Captioned web images:

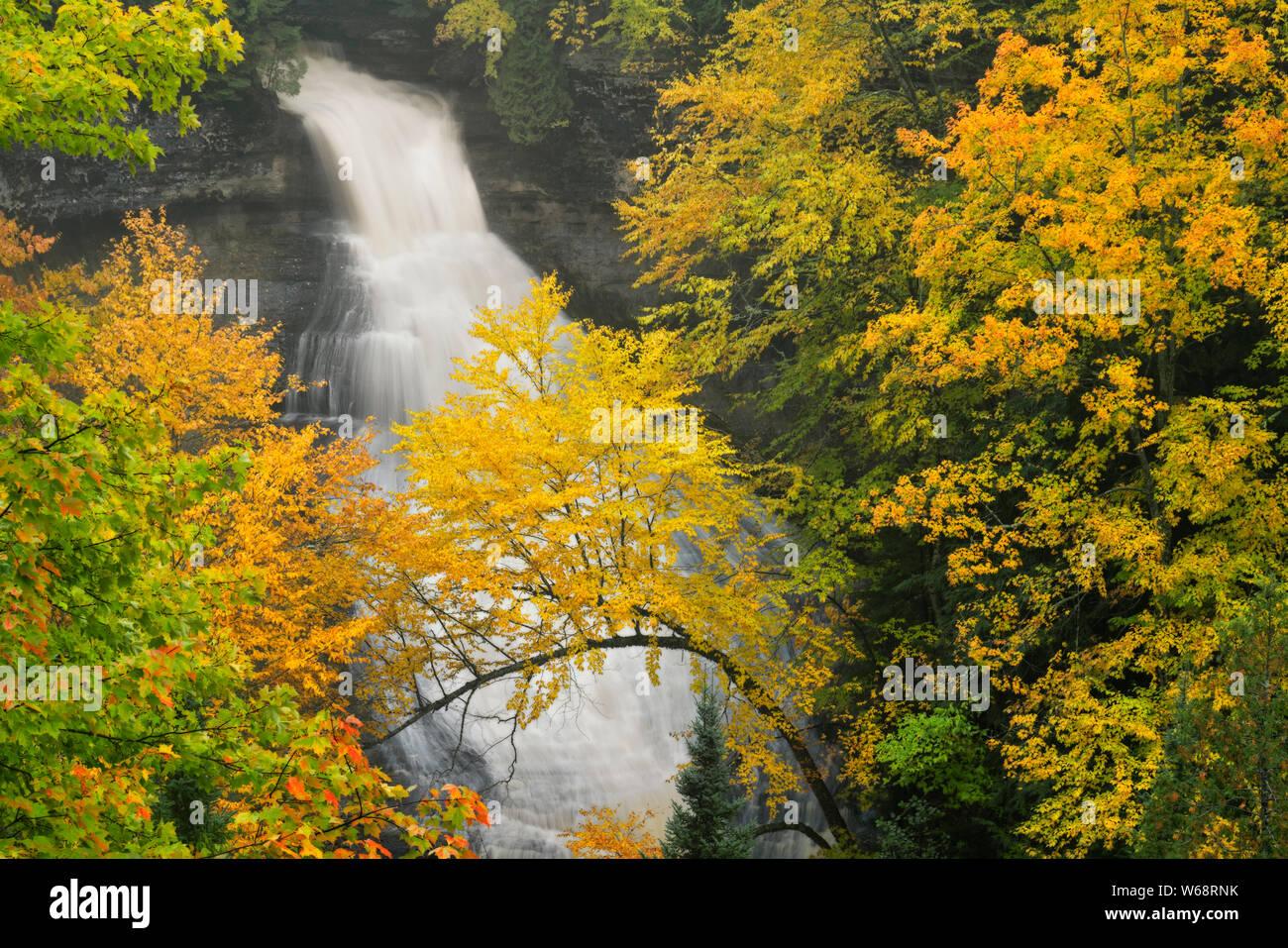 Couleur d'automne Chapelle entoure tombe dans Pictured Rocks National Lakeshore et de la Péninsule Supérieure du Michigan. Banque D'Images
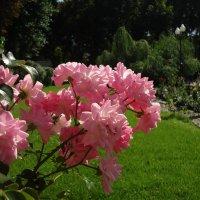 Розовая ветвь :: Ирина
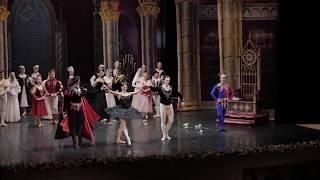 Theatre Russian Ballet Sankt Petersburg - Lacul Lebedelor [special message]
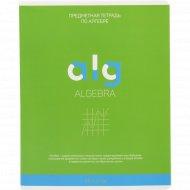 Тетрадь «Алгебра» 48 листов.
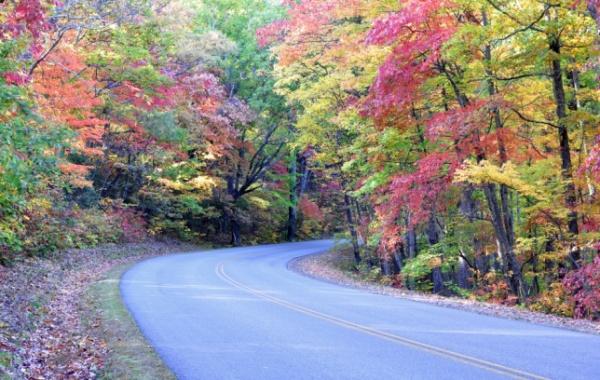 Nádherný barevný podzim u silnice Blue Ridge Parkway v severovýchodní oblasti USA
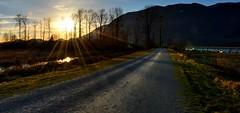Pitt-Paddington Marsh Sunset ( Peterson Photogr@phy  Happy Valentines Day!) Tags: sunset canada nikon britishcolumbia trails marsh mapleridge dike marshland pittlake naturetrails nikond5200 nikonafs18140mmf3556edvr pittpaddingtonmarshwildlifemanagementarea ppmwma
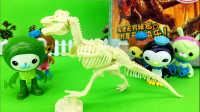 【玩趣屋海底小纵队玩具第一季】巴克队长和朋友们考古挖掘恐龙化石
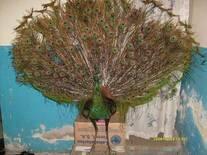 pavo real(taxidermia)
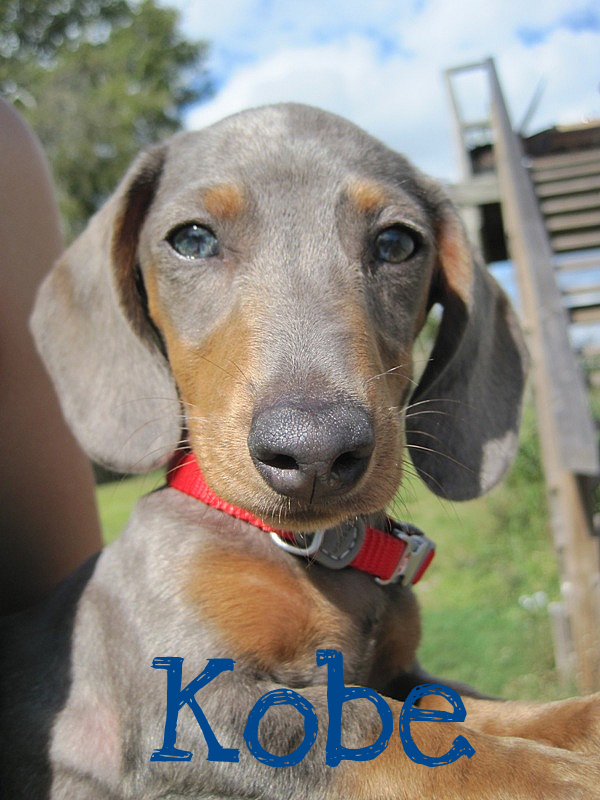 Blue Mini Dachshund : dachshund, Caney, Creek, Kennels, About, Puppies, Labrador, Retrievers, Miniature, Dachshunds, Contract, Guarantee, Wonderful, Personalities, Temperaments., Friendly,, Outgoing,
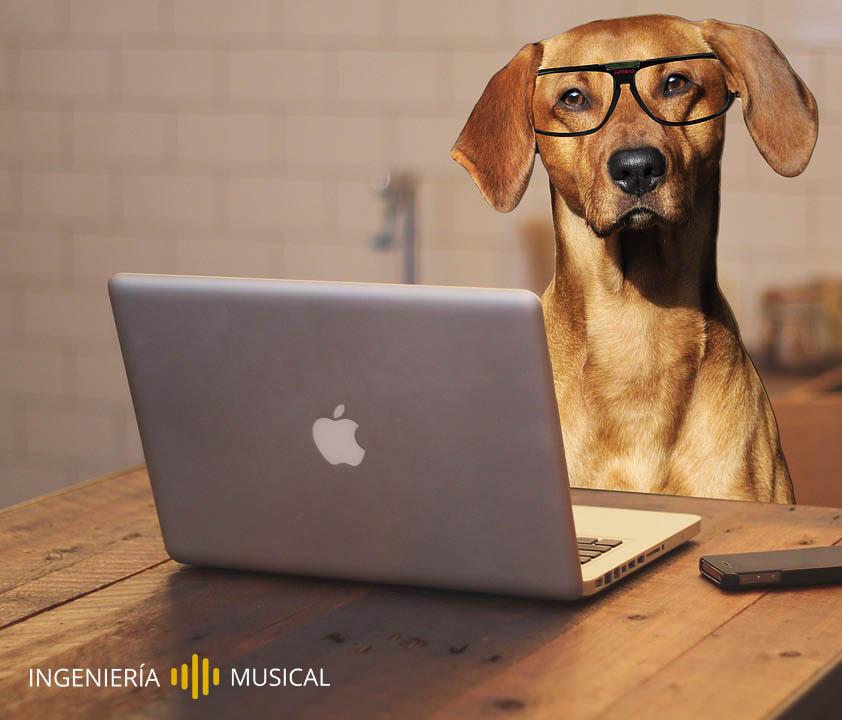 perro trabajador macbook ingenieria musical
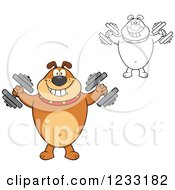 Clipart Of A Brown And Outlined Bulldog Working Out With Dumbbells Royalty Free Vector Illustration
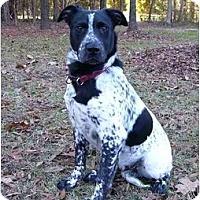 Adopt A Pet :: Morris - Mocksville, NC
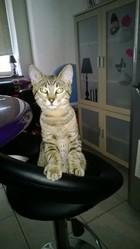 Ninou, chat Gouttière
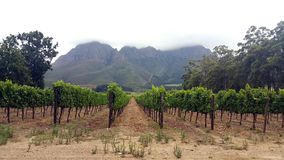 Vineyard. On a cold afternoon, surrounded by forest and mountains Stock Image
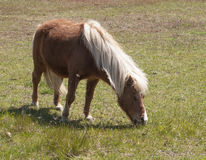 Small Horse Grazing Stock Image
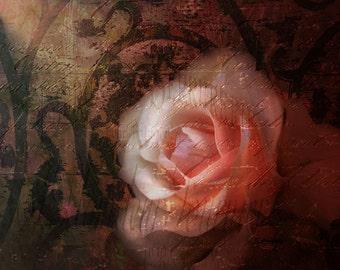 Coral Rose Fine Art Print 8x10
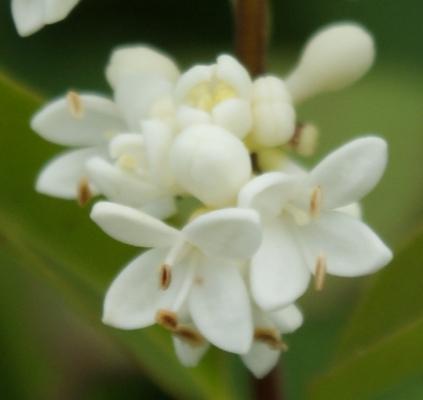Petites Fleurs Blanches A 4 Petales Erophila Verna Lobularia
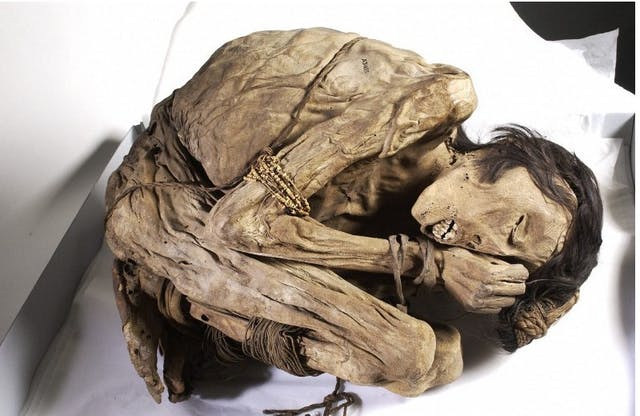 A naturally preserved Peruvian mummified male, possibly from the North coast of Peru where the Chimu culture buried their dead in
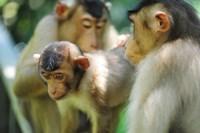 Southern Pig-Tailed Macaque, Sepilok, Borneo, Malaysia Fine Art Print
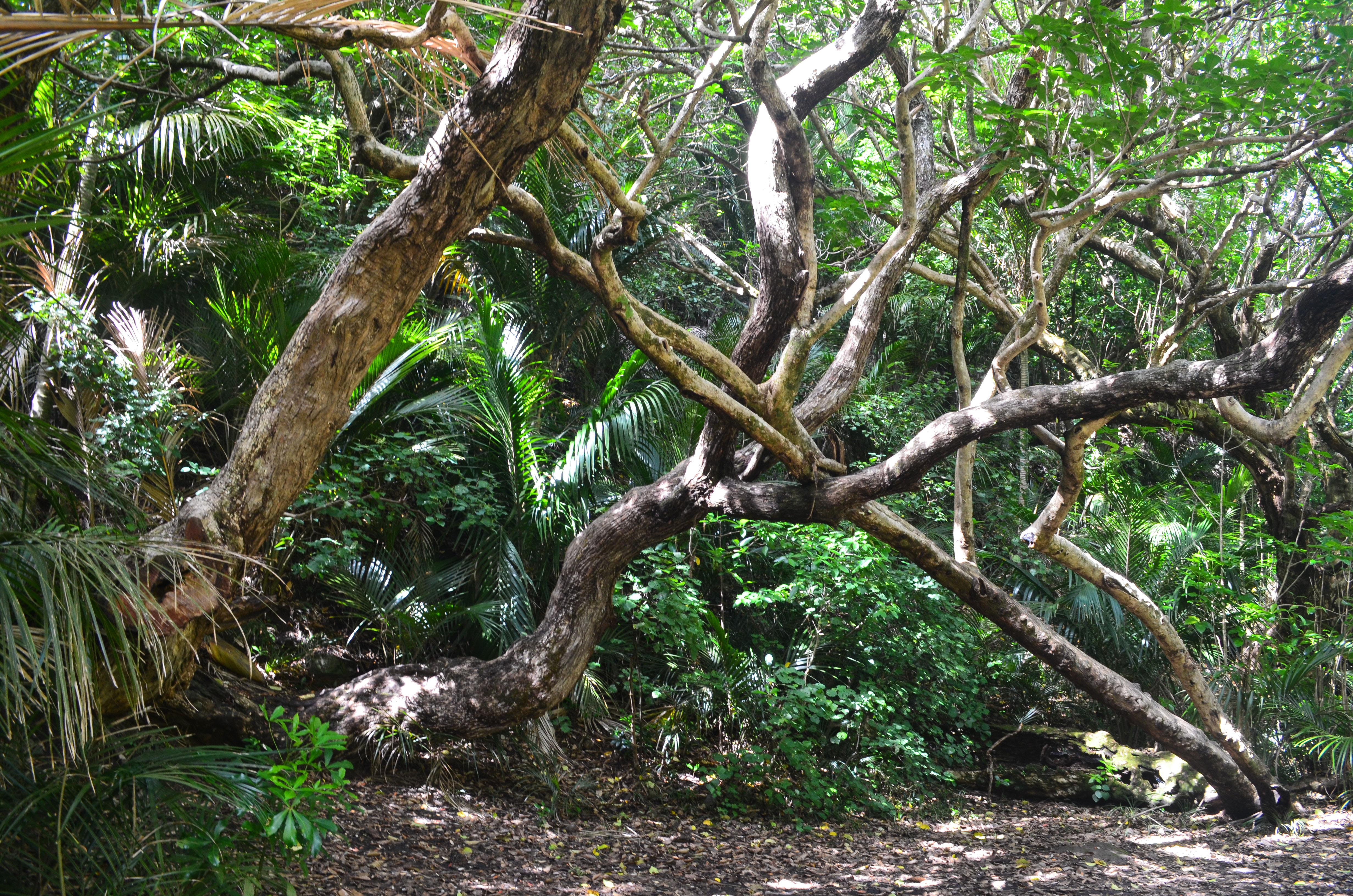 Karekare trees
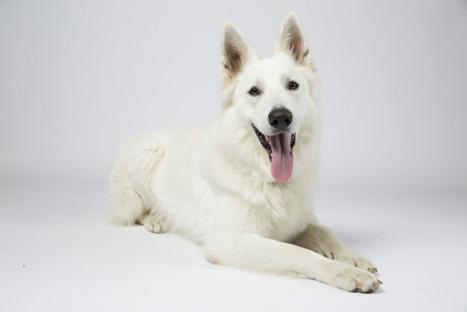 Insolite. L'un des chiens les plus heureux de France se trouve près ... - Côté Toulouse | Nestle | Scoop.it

▸ **Work task**: Would you set down the records exactly, with no pictures included?

▸ **Final answer**:
 Couleur d'automne Chapelle entoure tombe dans Pictured Rocks National Lakeshore et de la Péninsule Supérieure du Michigan. Banque D'Images
 Розовая ветвь :: Ирина
 Theatre Russian Ballet Sankt Petersburg - Lacul Lebedelor [special message]
 Тетрадь «Алгебра» 48 листов.
 Nádherný barevný podzim u silnice Blue Ridge Parkway v severovýchodní oblasti USA
Pitt-Paddington Marsh Sunset ( Peterson Photogr@phy  Happy Valentines Day!) Tags: sunset canada nikon britishcolumbia trails marsh mapleridge dike marshland pittlake naturetrails nikond5200 nikonafs18140mmf3556edvr pittpaddingtonmarshwildlifemanagementarea ppmwma
 【玩趣屋海底小纵队玩具第一季】巴克队长和朋友们考古挖掘恐龙化石
 pavo real(taxidermia)
 Blue Mini Dachshund : dachshund, Caney, Creek, Kennels, About, Puppies, Labrador, Retrievers, Miniature, Dachshunds, Contract, Guarantee, Wonderful, Personalities, Temperaments., Friendly,, Outgoing,
 perro trabajador macbook ingenieria musical
 Clipart Of A Brown And Outlined Bulldog Working Out With Dumbbells Royalty Free Vector Illustration
 Adopt A Pet :: Morris - Mocksville, NC
 Ninou, chat Gouttière
 Vineyard. On a cold afternoon, surrounded by forest and mountains Stock Image
 Small Horse Grazing Stock Image
 Coral Rose Fine Art Print 8x10
Petites Fleurs Blanches A 4 Petales Erophila Verna Lobularia
 A naturally preserved Peruvian mummified male, possibly from the North coast of Peru where the Chimu culture buried their dead in
 Southern Pig-Tailed Macaque, Sepilok, Borneo, Malaysia Fine Art Print
 Karekare trees
 Insolite. L'un des chiens les plus heureux de France se trouve près ... - Côté Toulouse | Nestle | Scoop.it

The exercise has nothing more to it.